» **PASSAGE TO READ**
......

Although this album is listed as being by Southwick’s punk poet extraordinaire, it is in fact a wider collaboration than the cover at first glance suggests. A quick look at the “who played what” section on the back of the CD will reveal that although Attila does indeed front the band contained herein, the bulk of the members are actually from The Fish Brothers. The Fish Brothers (not to be confused with the car dealership of the same name) are a sort of Victorian music hall meets punk outfit, which must be seen to be believed. Anyway the point is guitar, bass and drum duties are handled by these madmen. The fifth member of the band is Mr Tim O`Tay who contributes recorder playing to the proceedings. Recorders in a rock band are you mad? All will become clear.
After years of peddling his own brand of angst ridden and political poetry and musicianship as a solo performer, in more recent years John Baine to give his actual name has worked as part of a full band fronting the category-defying Barnstormer. Just a look at some of the instruments credited here will give some indication that this is not the usual derivative and predictable rock music. Violin, okay that’s not that unusual, Mandocello, well certainly different but a tenor crumhorn, surely they have made that up. No I assure you it’s not only a real instrument but also it features quite prominently on a number of tracks.
As the opening track, Bombarde begins with a mournful lone drummer beating an executioners time you are get the feeling that you are being whisked away to the seventeenth century. A few bars in the tenor crumhorn nails your feelings on the head and you could almost be a spectator at Charles I execution. The mix of these older sounds mixes with the modern electric bass sounds and a recorder and Barnstormer reveal one the more unusual side to their work. This instrumental number is followed by a second and by now you could be forgiven for thinking that you had been conned into buying a Baroque pub band time shifted from the Goose and Gridiron or the Mermaid Tavern or one of those historical drinking dens. But just when you are getting to grips with this style, the pace has moved up a notch and the violin is carrying an upbeat jig, Barnstormer do the unexpected, they present us with something more normal. The historical is put away and a semi-punk rock song appears on the scene, The Blandford Forum. Everyone is back on their familiar ground. The Fish Brothers contingent is playing punk and Attila is waxing lyrical about the political state of his neck of the woods.
Cheering The Plough manages to combine all that has gone before. Recorders mingle with a guitar with the Heavy metal pedal on, timeless social issues are raised and a fist in the air and two fingers are waved at the moneymen. It’s as if Purcell or Tallis were given a modern recording studio to use and put to music the concerns of the Civil War revolutionaries. Sarajevo returns to the modern era and allows Attila to express his interests in European political injustices. This is not a man singing from a detached view point, in the twenty odd years that he has been treading the boards he has played all over the continent and become politically involved in many areas.

......

» **SUPPLIED INFORMATION**
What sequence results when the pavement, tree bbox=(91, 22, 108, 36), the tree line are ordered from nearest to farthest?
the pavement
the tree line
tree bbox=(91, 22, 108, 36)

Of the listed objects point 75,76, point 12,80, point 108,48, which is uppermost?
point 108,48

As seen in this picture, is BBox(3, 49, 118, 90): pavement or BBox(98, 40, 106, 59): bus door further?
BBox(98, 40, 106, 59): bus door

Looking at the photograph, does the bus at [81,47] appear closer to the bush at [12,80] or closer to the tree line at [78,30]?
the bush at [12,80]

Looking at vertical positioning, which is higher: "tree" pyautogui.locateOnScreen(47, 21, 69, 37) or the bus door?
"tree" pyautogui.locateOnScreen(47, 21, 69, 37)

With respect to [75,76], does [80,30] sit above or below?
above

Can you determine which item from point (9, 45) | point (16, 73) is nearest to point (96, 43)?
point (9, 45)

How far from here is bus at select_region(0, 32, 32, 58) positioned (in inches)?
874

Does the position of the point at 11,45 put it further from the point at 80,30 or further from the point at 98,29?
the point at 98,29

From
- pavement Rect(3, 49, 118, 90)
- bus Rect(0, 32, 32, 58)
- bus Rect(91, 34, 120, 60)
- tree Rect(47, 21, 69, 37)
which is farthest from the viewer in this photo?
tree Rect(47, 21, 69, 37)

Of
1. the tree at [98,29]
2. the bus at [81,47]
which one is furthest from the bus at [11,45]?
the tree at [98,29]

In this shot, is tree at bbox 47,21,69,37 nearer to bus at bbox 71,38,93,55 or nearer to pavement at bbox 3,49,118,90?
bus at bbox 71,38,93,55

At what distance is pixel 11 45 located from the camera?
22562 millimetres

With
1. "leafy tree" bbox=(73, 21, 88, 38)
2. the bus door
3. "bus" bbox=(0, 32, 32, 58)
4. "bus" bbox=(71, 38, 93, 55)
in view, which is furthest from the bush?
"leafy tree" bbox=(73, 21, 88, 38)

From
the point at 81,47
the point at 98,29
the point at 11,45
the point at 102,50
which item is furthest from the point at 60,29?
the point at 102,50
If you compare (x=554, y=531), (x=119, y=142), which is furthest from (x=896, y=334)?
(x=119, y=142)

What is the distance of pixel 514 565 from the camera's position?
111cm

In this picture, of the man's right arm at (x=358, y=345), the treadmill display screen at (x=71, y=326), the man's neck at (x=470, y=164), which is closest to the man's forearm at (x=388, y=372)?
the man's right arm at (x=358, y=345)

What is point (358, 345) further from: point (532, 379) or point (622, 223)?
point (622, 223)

......

» **OBJECTIVE**
Continue the review of the Barnstormer album above, picking up after its last sentence.

» **THE RESPONSE**
After the Mandocello and Recorder duet that is inexplicably called Worms we come to a set of three songs that sit together to make a fantastic suite of music. March of the Levellers is an Attila penned instrumental, dedicated to those seventeenth century rebels who raised the concerns of the lower classes in Cromwell’s supposed brave new world. The Diggers Song comes to us from its original composer Gerald Winstanley stalwart of the English Civil War, via fellow punk activists Chumbawammba. Basically lyrics sung to a drumbeat, as was a normal way to perform popular song, the Diggers were a group of revolutionaries who tried to take back the enclosed common lands of their communities. And just when the tension has risen to boiling point by the solitary back beat the music explodes into the fury of Leon Rosselsons much-covered standard, the World turned Upside Down. A perfect conclusion to the rising dynamic and subject matter of the three songs.
The next song, a personal favourite appeared on an Attila solo album many moons ago, but here what was already a great song is raised to the ranks of immortality by the extra musicianship. Tyler Smiles begins with a recorder led riff, gentle guitar playing and a soothing voice, which is unusual for Attila, but soon the temperature is rising and the volume with. But before reaching breaking point the little teases drop back into the former gentle tones. The analogy of the song is that with the resignation of Margaret Thatcher would have made had socialist folk hero Wat Tyler smiling in his grave. A nice sentiment and a great song.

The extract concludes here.